A: The role of RFID (Radio Frequency Identification) in supply chain management is to improve the efficiency of data collection, lower labor costs, optimize operational costs, use working capital effectively, reduce security risks, and adhere to regulatory standards. It achieves this by enabling real-time tracking of goods and sharing of information between different elements of the supply chain.

Q: How can RFID enhance the integration of supply chain operations?

A: RFID enhances the integration of supply chain operations by making the sharing and accessing of data easier. With RFID tags, organizations can quickly account for goods in transit and capture data about them, which can then be shared with other supply chain partners.

Q: Why might RFID fail in certain industries?

A: The use of RFID might fail in industries where the products or materials interfere with RFID readability. For example, RFID does not pass well through metals and liquids, which can disrupt accurate read rates and diminish the perceived benefits over traditional barcode systems.

Q: How does RFID improve day-to-day operations in the supply chain?
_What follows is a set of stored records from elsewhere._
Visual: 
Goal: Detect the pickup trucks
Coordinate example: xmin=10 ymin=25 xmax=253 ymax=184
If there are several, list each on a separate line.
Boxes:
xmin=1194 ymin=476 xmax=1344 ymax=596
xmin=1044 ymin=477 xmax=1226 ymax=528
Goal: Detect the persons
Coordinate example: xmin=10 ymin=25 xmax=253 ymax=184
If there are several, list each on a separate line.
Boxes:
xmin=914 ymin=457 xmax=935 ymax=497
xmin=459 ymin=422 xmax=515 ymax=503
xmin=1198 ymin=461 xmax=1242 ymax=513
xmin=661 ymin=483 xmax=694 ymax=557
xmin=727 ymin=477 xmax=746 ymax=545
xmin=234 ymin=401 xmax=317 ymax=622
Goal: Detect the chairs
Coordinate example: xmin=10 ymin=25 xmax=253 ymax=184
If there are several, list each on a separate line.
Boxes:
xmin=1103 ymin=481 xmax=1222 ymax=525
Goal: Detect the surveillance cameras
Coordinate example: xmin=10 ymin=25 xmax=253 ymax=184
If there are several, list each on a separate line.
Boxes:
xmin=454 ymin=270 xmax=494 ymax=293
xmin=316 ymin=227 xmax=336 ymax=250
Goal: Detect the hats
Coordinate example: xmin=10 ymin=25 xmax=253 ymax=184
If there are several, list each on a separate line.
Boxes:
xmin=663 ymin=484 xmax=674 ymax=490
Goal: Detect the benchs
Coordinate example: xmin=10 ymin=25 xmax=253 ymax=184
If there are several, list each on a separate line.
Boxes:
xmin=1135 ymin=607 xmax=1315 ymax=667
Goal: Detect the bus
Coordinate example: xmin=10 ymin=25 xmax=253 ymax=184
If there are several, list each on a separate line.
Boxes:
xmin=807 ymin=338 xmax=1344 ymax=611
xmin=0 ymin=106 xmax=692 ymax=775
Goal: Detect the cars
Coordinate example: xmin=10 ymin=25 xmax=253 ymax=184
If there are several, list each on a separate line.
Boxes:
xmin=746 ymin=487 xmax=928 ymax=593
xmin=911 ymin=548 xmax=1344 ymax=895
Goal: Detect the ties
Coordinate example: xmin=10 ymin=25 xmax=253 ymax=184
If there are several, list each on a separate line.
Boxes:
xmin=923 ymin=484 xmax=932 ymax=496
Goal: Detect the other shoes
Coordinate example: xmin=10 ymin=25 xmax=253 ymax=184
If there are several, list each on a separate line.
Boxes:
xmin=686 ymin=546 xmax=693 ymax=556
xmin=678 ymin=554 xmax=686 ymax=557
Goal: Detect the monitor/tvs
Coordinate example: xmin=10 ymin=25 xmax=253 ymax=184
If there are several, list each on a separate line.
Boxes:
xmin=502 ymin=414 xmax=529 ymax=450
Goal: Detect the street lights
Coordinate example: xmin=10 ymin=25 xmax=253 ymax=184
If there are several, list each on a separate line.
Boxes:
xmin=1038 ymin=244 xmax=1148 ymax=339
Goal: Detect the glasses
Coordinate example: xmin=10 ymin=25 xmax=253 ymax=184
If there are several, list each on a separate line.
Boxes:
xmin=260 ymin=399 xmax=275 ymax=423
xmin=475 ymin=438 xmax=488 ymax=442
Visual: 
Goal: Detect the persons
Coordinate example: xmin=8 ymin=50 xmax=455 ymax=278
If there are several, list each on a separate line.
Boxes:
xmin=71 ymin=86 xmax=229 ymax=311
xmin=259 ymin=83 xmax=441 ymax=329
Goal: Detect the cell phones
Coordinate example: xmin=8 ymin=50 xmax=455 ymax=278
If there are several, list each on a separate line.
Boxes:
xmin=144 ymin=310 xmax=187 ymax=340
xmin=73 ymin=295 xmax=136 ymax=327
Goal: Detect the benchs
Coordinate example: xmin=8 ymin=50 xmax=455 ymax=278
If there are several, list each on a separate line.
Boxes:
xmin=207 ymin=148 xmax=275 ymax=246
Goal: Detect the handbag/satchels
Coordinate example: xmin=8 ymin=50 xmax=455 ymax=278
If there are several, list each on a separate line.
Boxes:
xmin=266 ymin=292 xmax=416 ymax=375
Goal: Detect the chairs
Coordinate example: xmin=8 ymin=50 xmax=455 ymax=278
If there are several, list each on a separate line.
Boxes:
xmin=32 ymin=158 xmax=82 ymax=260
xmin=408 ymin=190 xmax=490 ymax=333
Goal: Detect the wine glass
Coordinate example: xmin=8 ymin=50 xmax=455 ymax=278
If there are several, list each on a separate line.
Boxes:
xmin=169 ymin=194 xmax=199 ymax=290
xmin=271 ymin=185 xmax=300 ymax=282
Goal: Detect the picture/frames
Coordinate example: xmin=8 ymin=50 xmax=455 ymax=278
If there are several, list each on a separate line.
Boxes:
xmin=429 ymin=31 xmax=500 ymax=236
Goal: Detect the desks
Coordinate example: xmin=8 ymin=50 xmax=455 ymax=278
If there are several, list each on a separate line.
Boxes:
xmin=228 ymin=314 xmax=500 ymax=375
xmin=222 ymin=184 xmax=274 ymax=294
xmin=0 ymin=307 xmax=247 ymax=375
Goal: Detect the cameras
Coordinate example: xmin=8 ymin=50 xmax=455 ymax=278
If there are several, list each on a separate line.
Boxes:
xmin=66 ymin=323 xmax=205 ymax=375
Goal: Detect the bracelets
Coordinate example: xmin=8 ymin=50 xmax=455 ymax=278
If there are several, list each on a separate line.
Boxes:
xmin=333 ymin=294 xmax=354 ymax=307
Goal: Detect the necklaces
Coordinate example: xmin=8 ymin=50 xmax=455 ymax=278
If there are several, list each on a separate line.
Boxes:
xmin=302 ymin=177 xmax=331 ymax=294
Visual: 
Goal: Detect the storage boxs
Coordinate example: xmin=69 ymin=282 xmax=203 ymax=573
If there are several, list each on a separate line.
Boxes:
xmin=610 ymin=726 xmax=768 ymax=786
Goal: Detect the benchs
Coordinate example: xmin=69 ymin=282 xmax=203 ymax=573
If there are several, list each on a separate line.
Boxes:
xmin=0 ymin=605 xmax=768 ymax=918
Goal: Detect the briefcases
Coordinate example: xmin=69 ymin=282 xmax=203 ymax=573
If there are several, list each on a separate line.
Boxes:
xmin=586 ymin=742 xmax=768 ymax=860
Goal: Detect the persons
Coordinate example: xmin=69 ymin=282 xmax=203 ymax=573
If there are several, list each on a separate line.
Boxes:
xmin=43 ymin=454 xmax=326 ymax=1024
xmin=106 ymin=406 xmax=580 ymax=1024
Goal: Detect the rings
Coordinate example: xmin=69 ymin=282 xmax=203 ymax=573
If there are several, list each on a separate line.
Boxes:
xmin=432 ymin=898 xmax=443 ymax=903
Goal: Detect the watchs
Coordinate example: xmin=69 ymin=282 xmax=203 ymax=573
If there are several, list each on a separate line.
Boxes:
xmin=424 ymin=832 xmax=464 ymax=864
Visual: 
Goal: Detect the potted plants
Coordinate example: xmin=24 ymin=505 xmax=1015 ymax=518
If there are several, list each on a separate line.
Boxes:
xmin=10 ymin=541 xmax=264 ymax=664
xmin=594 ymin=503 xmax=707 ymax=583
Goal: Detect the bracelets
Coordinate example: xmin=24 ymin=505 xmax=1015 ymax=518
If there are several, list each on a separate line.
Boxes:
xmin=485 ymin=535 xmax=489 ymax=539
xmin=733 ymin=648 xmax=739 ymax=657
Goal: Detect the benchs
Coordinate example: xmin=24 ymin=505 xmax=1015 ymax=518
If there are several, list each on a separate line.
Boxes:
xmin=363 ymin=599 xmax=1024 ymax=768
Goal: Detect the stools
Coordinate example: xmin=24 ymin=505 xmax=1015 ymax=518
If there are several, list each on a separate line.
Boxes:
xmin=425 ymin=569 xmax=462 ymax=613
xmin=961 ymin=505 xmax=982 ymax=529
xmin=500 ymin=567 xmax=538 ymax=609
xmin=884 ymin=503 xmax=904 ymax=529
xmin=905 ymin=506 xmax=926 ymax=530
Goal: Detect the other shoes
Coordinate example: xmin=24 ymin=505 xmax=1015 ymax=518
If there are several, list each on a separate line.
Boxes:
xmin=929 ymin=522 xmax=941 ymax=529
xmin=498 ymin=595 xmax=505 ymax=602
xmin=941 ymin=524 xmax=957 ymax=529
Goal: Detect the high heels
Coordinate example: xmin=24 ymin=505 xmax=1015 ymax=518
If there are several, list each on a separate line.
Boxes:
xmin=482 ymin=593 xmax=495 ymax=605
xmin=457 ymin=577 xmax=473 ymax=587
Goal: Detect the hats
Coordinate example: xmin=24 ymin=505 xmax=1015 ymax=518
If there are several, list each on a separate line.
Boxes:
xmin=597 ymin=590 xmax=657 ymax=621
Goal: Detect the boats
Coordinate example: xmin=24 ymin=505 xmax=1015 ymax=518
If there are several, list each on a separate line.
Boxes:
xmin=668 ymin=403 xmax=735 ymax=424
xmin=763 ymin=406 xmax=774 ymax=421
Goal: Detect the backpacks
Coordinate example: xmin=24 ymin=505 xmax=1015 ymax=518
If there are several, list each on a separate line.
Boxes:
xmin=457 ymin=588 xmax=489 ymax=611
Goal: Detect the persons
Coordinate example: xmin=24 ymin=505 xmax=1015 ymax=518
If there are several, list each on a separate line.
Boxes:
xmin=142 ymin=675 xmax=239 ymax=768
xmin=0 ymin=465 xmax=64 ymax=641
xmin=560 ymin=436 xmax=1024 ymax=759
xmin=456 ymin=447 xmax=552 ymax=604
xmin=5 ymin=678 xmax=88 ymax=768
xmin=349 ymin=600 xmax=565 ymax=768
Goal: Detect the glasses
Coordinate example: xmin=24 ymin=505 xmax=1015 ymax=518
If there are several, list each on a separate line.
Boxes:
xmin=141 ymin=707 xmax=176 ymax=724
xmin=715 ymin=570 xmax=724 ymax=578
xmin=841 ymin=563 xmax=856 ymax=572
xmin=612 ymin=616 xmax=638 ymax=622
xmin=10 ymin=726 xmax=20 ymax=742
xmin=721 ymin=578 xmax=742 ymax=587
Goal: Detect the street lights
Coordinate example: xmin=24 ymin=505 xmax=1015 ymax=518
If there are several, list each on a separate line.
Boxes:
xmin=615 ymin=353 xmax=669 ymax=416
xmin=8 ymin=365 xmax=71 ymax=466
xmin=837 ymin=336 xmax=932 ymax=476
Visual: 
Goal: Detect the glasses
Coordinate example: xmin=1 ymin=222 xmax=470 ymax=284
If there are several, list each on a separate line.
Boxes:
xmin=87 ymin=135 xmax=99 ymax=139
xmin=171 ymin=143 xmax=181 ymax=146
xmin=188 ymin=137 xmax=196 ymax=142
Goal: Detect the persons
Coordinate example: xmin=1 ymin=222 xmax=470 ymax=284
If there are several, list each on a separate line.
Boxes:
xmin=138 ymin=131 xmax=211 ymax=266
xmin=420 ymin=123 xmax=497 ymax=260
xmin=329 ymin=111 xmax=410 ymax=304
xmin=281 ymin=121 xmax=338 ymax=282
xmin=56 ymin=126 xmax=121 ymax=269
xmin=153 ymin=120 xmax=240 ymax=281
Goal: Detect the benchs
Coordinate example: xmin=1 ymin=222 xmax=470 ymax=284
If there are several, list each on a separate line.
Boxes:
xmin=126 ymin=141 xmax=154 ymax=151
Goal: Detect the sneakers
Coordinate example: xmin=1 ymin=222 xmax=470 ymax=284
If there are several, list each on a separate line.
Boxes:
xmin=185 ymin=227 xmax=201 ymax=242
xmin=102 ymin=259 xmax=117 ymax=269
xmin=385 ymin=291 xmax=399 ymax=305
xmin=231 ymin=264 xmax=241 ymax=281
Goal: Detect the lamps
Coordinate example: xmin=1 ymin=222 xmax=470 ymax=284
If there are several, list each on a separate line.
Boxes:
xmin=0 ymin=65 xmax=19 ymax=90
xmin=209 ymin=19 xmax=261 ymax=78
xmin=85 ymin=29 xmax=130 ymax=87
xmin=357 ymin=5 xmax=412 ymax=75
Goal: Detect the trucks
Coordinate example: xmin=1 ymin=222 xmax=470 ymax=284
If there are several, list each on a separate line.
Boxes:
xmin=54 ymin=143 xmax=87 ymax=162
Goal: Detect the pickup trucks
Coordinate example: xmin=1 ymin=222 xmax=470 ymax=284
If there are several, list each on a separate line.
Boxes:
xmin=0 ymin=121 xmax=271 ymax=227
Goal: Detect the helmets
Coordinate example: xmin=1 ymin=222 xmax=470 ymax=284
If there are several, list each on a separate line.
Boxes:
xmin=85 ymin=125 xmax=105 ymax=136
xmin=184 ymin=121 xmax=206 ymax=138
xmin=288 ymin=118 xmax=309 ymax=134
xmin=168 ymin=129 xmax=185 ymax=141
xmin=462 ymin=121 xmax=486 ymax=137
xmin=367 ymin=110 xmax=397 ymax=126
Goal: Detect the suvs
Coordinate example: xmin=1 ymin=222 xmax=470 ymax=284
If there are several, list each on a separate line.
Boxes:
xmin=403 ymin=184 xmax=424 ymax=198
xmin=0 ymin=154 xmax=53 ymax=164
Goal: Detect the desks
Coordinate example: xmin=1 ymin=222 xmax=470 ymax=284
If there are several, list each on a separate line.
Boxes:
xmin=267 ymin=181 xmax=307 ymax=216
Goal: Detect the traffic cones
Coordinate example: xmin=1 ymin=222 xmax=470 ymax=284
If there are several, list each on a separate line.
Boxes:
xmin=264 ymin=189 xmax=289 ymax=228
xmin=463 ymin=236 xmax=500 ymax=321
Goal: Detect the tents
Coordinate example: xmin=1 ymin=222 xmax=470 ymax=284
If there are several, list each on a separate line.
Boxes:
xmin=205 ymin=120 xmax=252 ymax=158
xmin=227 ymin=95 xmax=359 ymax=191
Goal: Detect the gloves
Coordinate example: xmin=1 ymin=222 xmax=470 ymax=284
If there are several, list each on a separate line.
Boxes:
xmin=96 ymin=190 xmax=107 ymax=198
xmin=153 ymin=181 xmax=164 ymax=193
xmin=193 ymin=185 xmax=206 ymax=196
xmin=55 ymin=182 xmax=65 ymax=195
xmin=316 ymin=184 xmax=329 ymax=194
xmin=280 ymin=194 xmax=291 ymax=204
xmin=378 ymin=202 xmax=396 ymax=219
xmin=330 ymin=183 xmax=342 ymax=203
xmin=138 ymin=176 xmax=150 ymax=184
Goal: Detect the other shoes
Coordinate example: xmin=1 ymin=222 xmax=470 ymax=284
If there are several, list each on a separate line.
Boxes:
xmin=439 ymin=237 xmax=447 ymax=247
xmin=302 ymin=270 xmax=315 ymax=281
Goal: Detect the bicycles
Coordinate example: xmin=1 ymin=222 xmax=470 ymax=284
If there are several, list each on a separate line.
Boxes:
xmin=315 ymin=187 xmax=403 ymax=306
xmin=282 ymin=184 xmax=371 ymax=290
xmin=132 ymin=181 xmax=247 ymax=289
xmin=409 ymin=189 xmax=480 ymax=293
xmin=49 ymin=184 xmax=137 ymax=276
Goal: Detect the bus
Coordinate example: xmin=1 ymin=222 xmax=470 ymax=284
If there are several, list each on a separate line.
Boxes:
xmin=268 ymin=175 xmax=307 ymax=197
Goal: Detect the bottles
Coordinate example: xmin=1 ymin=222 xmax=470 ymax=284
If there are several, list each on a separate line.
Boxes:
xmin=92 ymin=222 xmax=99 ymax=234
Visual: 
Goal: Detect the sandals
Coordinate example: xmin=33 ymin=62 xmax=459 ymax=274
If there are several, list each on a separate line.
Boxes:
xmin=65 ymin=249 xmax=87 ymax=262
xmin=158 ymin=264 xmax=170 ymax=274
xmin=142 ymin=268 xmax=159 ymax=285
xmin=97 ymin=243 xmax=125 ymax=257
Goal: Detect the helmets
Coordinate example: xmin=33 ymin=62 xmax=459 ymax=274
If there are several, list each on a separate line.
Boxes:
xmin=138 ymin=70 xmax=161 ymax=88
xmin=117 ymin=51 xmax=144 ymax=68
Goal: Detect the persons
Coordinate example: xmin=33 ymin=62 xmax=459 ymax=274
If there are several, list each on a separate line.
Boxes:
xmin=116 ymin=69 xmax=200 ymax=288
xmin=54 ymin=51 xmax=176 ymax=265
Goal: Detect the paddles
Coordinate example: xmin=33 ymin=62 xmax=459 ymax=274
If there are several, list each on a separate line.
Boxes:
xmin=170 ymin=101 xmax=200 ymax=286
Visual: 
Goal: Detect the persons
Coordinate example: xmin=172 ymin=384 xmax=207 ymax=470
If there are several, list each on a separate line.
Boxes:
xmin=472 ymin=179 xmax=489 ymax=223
A: RFID improves day-to-day operations by facilitating easy monitoring of how goods move through warehouses. It helps in efficient inventory management by providing real-time information about what’s in the warehouse, what’s on its way to the warehouse, and what’s been sent to customers.

Q: Are there any drawbacks to using RFID in supply chain management?

A: Yes, there are several drawbacks to using RFID in supply chain management. These include potential security and privacy concerns due to the technology’s ability to track goods and customers, and significant upfront costs. The cost of RFID scanners and tags can be high, constituting a substantial initial investment.

Q: How much does implementing RFID in the supply chain cost?

A: The cost of implementing RFID in the supply chain largely depends on the type of RFID tags chosen. Passive RFID tags (without their own power source) are relatively cheaper and can be purchased for as low as 15 cents each. In contrast, active RFID tags (with their own power supply) can cost up to $15 each. Moreover, RFID scanners can cost up to $20,000.

Q: Can RFID technology support blockchain efforts in the supply chain?

A: Yes, RFID technology can complement blockchain efforts in the supply chain. While RFID improves data capture, blockchain technology can provide an immutable ledger of transactions across the supply chain. This allows companies to identify trouble areas and respond accordingly.